FAQFAQ   SearchSearch   MemberlistMemberlist   UsergroupsUsergroups 
 ProfileProfile   PreferencesPreferences   Log in to check your private messagesLog in to check your private messages   Log inLog in 
Forum index » Science and Technology » Math » Undergraduate
Variance
Post new topic   Reply to topic Page 1 of 1 [9 Posts] View previous topic :: View next topic
Author Message
standelds
science forum addict


Joined: 09 Sep 2005
Posts: 55

PostPosted: Sun Jun 11, 2006 6:46 am    Post subject: Variance Reply with quote

A friend of mine asked me this the other day, and I was stuck not knowing
the answer. I was slightly embarassed as I am in the senior year of a BS in
math.

In the formula for sample variance,

s^2 = sum(x - mean(x))^2/(n-1)

why do you subtract one from the sample size?

Thanks,
Dustin
Back to top
matt271829-news@yahoo.co.
science forum Guru


Joined: 11 Sep 2005
Posts: 846

PostPosted: Sun Jun 11, 2006 10:53 am    Post subject: Re: Variance Reply with quote

standelds wrote:
Quote:
A friend of mine asked me this the other day, and I was stuck not knowing
the answer. I was slightly embarassed as I am in the senior year of a BS in
math.

In the formula for sample variance,

s^2 = sum(x - mean(x))^2/(n-1)

why do you subtract one from the sample size?

Thanks,
Dustin

If you calculate the mean from the sample, and then use this sample
mean to calculate the sample variance, then the obvious calculation s^2
= sum(x - mean(x))^2/n will be biased, in the sense that if you took a
sample of size n very many times, calculated the variance in this way
for each sample, and then averaged the variances, the result would not
converge to the true variance of the population.

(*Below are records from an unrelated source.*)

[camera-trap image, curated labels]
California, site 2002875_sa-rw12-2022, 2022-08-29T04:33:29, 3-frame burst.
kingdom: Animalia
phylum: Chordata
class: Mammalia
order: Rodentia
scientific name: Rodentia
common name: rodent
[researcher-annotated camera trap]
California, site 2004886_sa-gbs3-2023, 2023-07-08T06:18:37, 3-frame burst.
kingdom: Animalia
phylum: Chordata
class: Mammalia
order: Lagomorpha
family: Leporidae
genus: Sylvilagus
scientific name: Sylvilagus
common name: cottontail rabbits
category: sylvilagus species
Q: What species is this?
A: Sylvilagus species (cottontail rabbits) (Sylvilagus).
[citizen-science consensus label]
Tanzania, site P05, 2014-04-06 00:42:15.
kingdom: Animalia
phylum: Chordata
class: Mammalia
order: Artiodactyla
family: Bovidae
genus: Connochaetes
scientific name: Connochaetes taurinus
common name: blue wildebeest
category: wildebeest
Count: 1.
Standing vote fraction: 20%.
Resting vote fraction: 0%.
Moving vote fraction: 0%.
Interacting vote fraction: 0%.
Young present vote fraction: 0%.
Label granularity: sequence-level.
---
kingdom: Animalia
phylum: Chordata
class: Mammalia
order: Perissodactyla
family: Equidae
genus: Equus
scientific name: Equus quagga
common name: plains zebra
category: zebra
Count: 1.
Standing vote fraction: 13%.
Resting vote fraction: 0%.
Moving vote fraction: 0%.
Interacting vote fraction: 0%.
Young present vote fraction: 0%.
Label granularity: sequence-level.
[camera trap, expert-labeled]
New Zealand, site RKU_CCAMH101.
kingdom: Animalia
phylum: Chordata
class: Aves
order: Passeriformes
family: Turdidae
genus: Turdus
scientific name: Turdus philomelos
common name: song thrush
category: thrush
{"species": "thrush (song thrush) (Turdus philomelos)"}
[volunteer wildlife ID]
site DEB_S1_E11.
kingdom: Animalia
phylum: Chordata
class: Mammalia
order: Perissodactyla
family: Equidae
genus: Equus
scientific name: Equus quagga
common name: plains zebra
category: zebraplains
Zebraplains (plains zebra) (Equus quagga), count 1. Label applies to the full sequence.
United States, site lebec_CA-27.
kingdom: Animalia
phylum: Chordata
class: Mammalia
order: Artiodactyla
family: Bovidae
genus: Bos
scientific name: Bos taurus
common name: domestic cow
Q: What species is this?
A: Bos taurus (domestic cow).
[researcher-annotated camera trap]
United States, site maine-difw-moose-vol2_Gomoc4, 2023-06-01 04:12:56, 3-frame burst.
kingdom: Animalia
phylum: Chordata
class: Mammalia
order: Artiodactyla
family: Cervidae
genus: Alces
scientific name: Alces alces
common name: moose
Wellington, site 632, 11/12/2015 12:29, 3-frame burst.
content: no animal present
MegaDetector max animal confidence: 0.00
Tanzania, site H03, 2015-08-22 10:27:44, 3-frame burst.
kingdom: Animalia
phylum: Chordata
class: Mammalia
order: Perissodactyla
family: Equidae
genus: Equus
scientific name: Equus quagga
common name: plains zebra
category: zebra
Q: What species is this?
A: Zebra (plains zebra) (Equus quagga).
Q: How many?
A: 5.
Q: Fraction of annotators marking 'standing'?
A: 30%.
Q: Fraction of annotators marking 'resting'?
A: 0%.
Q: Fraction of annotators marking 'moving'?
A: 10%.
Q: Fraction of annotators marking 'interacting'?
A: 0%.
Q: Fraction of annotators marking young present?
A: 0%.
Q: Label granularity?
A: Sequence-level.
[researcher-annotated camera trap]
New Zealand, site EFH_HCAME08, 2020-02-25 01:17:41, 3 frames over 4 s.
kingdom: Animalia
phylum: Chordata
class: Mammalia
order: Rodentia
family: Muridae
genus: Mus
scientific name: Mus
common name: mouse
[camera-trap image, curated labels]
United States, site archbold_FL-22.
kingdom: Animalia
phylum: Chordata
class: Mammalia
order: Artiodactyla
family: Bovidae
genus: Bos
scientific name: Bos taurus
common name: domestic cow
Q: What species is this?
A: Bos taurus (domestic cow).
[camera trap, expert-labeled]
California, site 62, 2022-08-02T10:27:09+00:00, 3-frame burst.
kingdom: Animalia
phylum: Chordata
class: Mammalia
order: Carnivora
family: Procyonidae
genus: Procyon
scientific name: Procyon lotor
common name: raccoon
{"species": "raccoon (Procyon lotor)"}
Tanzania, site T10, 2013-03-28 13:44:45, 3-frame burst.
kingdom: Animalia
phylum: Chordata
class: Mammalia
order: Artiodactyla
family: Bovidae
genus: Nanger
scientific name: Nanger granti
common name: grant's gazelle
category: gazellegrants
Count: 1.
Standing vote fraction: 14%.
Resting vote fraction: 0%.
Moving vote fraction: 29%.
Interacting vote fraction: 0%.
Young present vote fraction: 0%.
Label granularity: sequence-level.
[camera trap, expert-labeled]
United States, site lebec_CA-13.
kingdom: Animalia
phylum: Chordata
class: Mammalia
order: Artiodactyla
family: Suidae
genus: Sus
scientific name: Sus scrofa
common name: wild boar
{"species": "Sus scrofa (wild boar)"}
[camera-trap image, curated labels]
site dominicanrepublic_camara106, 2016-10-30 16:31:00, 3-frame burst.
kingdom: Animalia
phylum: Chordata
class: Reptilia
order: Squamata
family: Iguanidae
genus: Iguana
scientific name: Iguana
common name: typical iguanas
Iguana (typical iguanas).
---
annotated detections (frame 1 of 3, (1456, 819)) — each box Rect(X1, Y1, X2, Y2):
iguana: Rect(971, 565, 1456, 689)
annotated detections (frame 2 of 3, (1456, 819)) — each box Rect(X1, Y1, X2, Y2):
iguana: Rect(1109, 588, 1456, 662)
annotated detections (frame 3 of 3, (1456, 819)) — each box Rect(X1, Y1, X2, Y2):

Intuitively, the reason is that the sample mean will tend to be biased
towards the "centre" of the sample values, so the deviations from the
sample mean will tend to be lower than from the true mean.

The "n - 1 correction" adjusts for this underestimation, and gives an
unbiased estimate of the true population variance.

However, if in the variance calculation you use the true mean (as, say,
known from theory) rather than the sample mean, then the "n - 1
correction" should *not* be used.
Back to top
Stan Brown
science forum Guru Wannabe


Joined: 06 May 2005
Posts: 279

PostPosted: Sun Jun 11, 2006 2:14 pm    Post subject: Re: Variance Reply with quote

Sun, 11 Jun 2006 06:46:05 GMT from standelds
<standelds@hawaii.rr.com>:
Quote:
A friend of mine asked me this the other day, and I was stuck not knowing
the answer. I was slightly embarassed as I am in the senior year of a BS in
math.

In the formula for sample variance,

s^2 = sum(x - mean(x))^2/(n-1)

why do you subtract one from the sample size?

Short answer: to adjust for the fact that this is a sample and not
the whole population.

Longer answer: http://www.childrens-mercy.org/stats/ask/df.asp

--
Stan Brown, Oak Road Systems, Tompkins County, New York, USA
http://OakRoadSystems.com/
Back to top
Virgil
science forum Guru


Joined: 24 Mar 2005
Posts: 5536

PostPosted: Sun Jun 11, 2006 5:12 pm    Post subject: Re: Variance Reply with quote

In article <1150023213.497484.26170@y43g2000cwc.googlegroups.com>,
matt271829-news@yahoo.co.uk wrote:

Quote:
standelds wrote:
A friend of mine asked me this the other day, and I was stuck not knowing
the answer. I was slightly embarassed as I am in the senior year of a BS in
math.

In the formula for sample variance,

s^2 = sum(x - mean(x))^2/(n-1)

why do you subtract one from the sample size?

Thanks,
Dustin

If you calculate the mean from the sample, and then use this sample
mean to calculate the sample variance, then the obvious calculation s^2
= sum(x - mean(x))^2/n will be biased, in the sense that if you took a
sample of size n very many times, calculated the variance in this way
for each sample, and then averaged the variances, the result would not
converge to the true variance of the population.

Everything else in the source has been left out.